- Tentoonstelling: De Sacharovprijs, het Europees Parlement en de mensenrechten in de wereld
- Het Europees Parlement en de verdediging van de mensenrechten in de wereld
Het Europees Parlement zette zich al vroeg in voor de bescherming van de mensenrechten en de fundamentele vrijheden. Het was vastbesloten om de democratische roeping van het Europese project kracht bij te zetten. Maar pas met de goedkeuring van de Slotakte van Helsinki in 1975 voerden de leden van het Parlement hun inspanningen op het gebied van de mensenrechten op. Datzelfde jaar was het Parlement erg verheugd over het feit dat de Nobelprijs voor de Vrede werd toegekend aan dissident en natuurkundige Andrej Sacharov, die in 1970 betrokken was bij de oprichting van het Mensenrechtencomité in de Sovjet-Unie.

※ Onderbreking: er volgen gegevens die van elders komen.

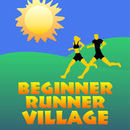 Beginner Runner Village Podcast by Debbie Voiles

Het Parlement liet herhaaldelijk zijn afkeuring blijken over de beslissing van de Sovjetautoriteiten om Sacharov te verbannen en hun weigering hem een visum af te geven waarmee hij naar Oslo zou kunnen reizen om de prijs persoonlijk in ontvangst te nemen. De Parlementsleden pleitten voor Sacharovs vrijlating en de toelating voor hem en zijn vrouw om de Sovjet-Unie te verlaten. Het Parlement besprak zelfs of er voor Sacharov een zetel moest worden vrijgelaten in de parlementaire kamer.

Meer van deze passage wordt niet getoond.